- Original US cover

Studio album by Hawaii
- Released: 1985
- Recorded: March–April 1985
- Studio: Rendez-Vous Recording, Honolulu, Hawaii
- Genre: Speed metal
- Length: 38:32
- Label: Shockwaves (US) Axe Killer (France) SPV/Steamhammer (Germany)
- Producer: Hawaii, Darryl Amaki, Harris Okuda

Hawaii chronology
| Loud, Wild and Heavy (1984) | The Natives Are Restless (1985) |  |

= The Natives Are Restless =

The Natives Are Restless is the third and last studio release by the American speed metal band Hawaii and the only one to feature guitarist Tom Azevedo, formerly of Honolulu band Rat Attack.

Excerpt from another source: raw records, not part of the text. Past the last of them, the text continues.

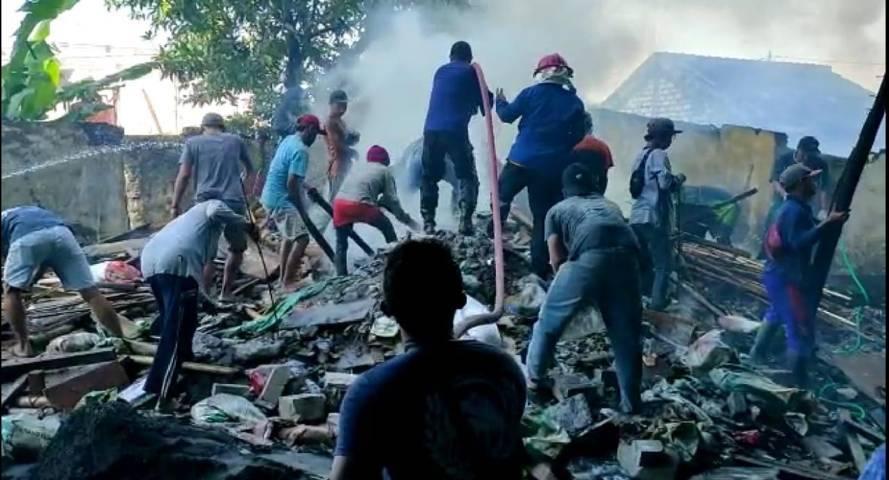 Petugas pemadam kebakaran dari BPBD Tuban bersama warga saat berada di tengah kepungan asap tebal akibat kebakaran kayu material proyek hotel di Tuban, Minggu (1/8/2021). (Foto: Humas BPDB Tuban) tugu jatim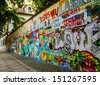 Graffiti Wall next to a historic building in Old Prague - stock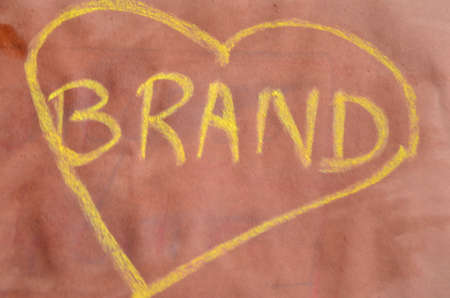branded product: brand written in chalk   Stock Photo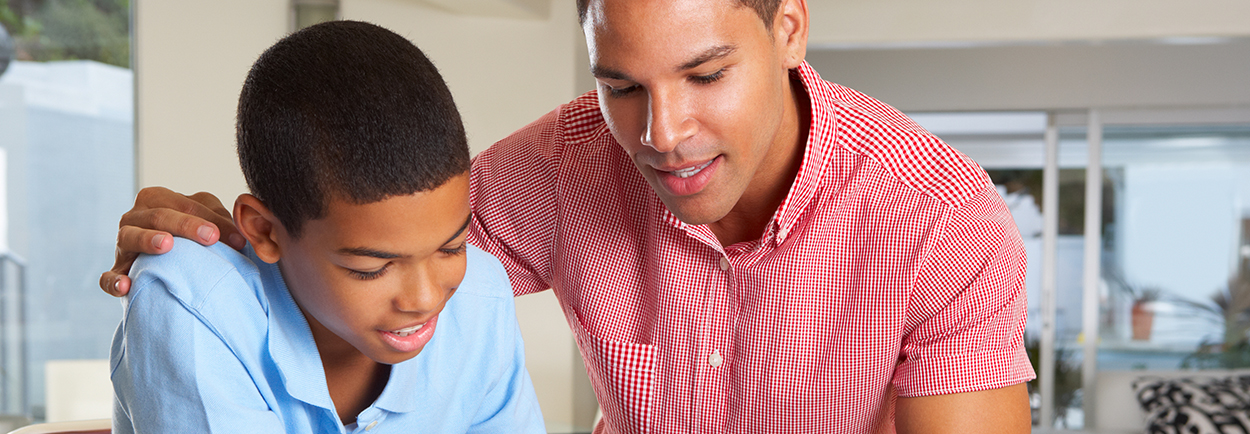 African American father and son in home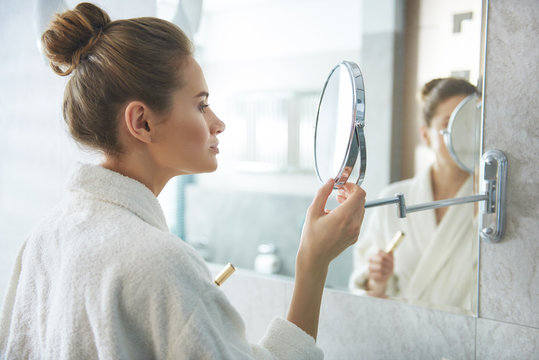Lady looking at small round vanity glass mirror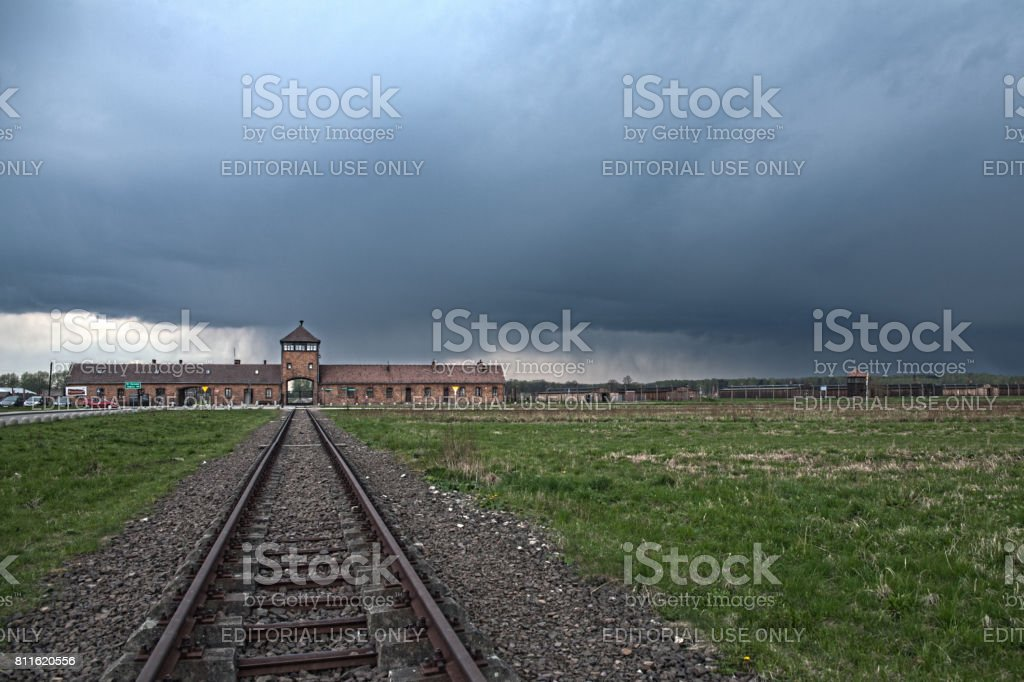 Museum Auschwitz - Birkenau. Holocaust Memorial Museum. Main entrance to the concentration camp. Barbed wire around a concentration camp. – zdjęcie
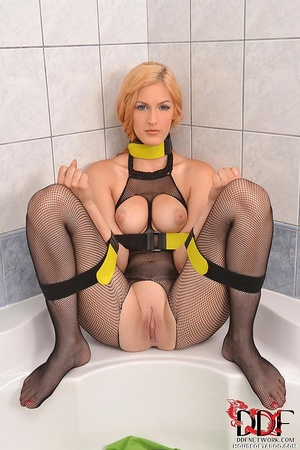 Beautiful blond bitch wearing only fishnet stockings is restrained by her arms bound to her legs could not help but release that warm golden liquid from her sweet pussy into the tub - XXXonXXX - Pic 2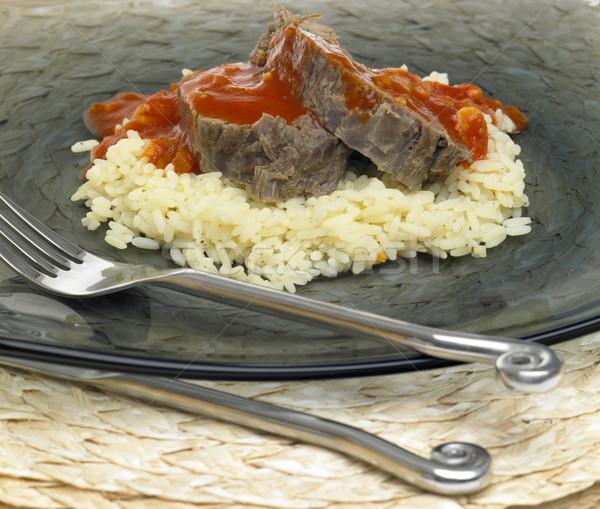 Carne de vacuno carne salsa de tomate alimentos tenedor arroz Foto stock © phbcz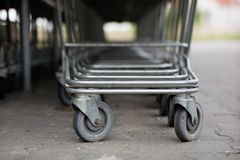 The shopping cart trolleys are placed under the market. Shopping stock photos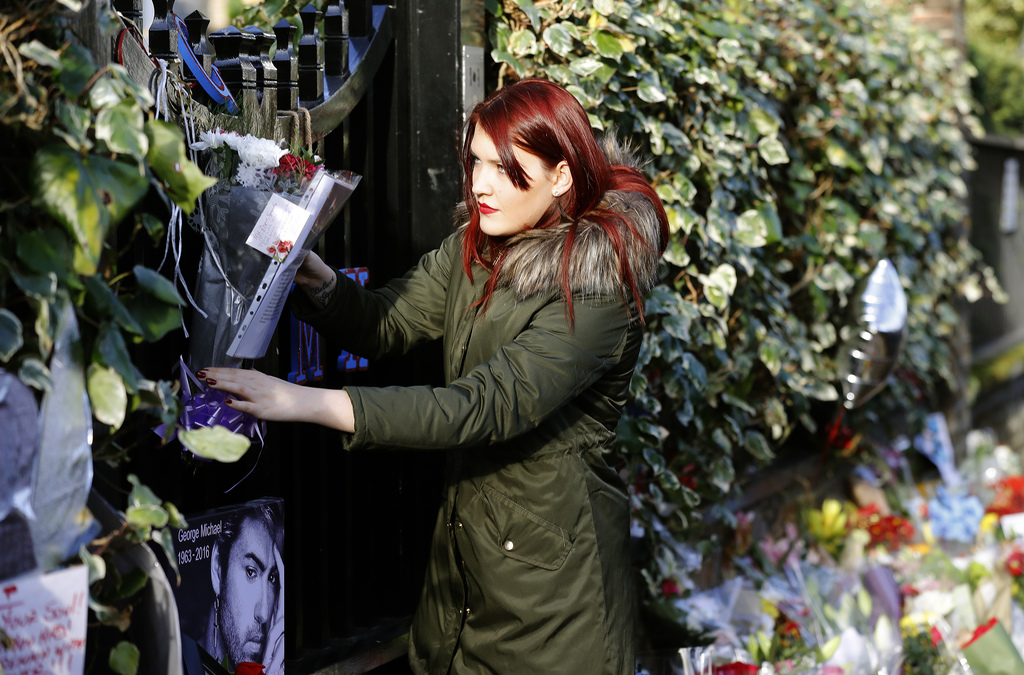 A woman hangs flowers at the entrance gate outside the home of British musician George Michael in London, Tuesday, Dec. 27, 2016. Georg...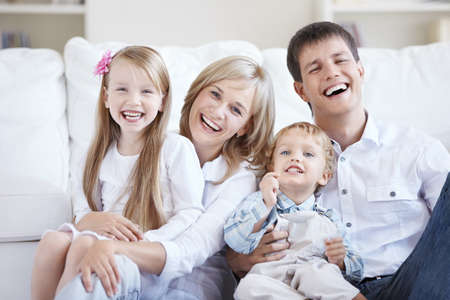 Smiling young parents with two children at home photo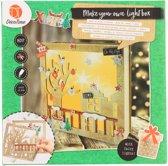 Decotime maak je eigen kerst-lightbox voor kerst van MDF huizen met een boom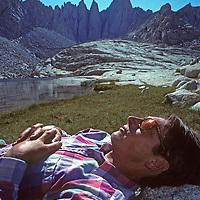 A hiker naps in a meadow beside a tarn below Mount Whitney in California's Sierra Nevada.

It is also the band's only album to see an official overseas release, with France's Axe Killer Records and Germany's SPV/Steamhammer both issuing the record in Europe, using individual cover artwork. SPV would re-issue the album on CD in 1988; Axe Killer followed in 1997 and again in 2007.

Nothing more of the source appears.